The defense angle is also more important than the Kerrisdale tone suggests. A $40 million U.S. prime contractor subcontract for domestic Toggle MRAM process technology and engineering services is not a trivial validation event for a company of Everspin’s size.  It could strengthen Everspin’s role in trusted, onshore, mission-critical memory supply chains and create follow-on opportunities with government, aerospace, satellite, and defense electronics customers. The strategic value of domestic semiconductor capability is not always captured by near-term product revenue alone. Small-cap semiconductor companies can also receive disproportionate valuation support when they are viewed as scarce assets in strategically important technology categories.
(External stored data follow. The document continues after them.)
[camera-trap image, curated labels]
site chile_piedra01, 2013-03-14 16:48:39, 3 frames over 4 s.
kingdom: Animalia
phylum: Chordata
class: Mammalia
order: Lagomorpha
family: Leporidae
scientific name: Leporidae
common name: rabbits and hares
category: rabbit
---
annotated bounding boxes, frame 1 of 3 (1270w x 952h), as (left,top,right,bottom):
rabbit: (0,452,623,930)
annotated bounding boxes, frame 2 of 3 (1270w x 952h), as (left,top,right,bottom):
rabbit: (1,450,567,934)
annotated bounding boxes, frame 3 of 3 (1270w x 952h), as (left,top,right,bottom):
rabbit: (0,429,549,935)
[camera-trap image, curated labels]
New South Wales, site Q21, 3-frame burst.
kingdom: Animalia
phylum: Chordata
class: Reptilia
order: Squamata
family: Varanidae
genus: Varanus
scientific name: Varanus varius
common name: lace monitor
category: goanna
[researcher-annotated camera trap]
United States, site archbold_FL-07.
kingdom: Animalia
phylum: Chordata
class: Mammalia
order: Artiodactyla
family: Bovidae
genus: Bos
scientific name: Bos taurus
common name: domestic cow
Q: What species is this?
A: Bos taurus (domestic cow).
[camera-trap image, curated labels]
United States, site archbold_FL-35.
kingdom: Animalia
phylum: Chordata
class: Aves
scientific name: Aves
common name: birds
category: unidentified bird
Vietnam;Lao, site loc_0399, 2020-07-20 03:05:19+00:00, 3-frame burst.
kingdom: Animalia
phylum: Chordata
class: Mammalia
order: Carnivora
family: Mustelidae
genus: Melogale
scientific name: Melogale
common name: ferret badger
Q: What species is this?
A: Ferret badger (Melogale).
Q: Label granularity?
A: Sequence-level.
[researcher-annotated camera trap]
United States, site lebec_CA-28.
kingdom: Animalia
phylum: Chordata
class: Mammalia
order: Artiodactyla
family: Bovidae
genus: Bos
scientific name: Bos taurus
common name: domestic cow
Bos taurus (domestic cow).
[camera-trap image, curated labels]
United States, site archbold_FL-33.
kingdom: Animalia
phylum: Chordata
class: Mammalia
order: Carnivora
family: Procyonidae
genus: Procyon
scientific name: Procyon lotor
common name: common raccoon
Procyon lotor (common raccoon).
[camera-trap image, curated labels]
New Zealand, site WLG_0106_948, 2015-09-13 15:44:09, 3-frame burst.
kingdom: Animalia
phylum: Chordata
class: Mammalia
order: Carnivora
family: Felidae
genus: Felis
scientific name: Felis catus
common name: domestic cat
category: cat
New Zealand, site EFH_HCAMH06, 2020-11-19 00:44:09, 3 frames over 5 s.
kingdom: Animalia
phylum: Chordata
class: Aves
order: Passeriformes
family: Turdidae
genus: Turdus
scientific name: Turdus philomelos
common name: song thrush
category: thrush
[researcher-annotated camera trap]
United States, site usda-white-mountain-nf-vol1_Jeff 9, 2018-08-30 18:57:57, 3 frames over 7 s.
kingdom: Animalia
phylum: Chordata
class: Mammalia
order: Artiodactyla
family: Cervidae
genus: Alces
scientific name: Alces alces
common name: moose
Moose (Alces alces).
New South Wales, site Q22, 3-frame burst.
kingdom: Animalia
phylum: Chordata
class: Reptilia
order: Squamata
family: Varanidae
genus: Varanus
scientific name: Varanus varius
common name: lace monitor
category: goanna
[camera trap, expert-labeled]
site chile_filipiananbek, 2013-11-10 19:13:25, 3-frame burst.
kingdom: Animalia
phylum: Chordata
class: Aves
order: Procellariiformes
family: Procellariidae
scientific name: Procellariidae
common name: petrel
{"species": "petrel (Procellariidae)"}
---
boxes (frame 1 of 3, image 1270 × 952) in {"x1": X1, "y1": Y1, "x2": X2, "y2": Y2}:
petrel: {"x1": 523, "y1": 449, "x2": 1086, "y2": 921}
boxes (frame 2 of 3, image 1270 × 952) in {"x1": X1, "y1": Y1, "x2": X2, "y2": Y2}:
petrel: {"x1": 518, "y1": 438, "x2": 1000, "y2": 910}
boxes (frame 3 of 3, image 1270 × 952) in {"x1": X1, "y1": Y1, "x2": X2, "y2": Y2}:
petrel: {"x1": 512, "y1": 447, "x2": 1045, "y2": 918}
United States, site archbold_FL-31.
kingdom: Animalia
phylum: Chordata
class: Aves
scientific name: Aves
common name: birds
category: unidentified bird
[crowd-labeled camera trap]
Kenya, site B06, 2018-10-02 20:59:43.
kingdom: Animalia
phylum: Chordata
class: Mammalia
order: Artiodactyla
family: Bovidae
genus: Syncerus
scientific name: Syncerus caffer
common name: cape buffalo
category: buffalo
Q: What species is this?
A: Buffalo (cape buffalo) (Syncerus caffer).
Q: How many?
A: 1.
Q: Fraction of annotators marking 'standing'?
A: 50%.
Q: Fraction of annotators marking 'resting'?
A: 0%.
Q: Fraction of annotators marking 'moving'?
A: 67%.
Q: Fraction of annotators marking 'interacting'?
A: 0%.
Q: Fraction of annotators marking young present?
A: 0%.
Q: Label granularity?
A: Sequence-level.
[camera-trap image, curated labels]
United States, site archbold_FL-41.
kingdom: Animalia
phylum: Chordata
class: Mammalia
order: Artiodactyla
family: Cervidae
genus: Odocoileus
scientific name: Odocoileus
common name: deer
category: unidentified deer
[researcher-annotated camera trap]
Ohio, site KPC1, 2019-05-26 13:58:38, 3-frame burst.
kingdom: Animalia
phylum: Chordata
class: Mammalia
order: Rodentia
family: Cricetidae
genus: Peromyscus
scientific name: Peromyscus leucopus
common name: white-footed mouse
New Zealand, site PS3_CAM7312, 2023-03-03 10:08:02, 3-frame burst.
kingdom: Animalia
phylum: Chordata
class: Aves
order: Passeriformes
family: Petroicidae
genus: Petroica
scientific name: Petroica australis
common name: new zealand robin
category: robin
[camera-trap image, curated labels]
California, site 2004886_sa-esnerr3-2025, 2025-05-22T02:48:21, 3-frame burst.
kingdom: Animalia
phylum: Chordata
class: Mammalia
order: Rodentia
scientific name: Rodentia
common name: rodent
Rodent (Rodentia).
The edge AI roadmap provides additional optionality. Everspin’s investor presentation identifies PERSYST and UNISYST products, a served-market opportunity growing from $1.1 billion in 2024 to $4.3 billion in 2029, and a path to $100 million+ revenue by FY2029 at roughly a 15% CAGR from FY2025.  UNISYST targets edge AI, military/aerospace, automotive, industrial, and casino gaming applications, and the company highlights fast boot, rapid updates, predictable performance, endurance, and reliability.  If edge inference architectures proliferate across ruggedized and embedded systems, Everspin could participate in a secular market rather than merely a replacement cycle. This is the most credible challenge to the short thesis: the market may not be valuing Everspin as an HBM supplier; it may be valuing it as a scarce edge AI and defense nonvolatile memory supplier before the revenue inflection appears.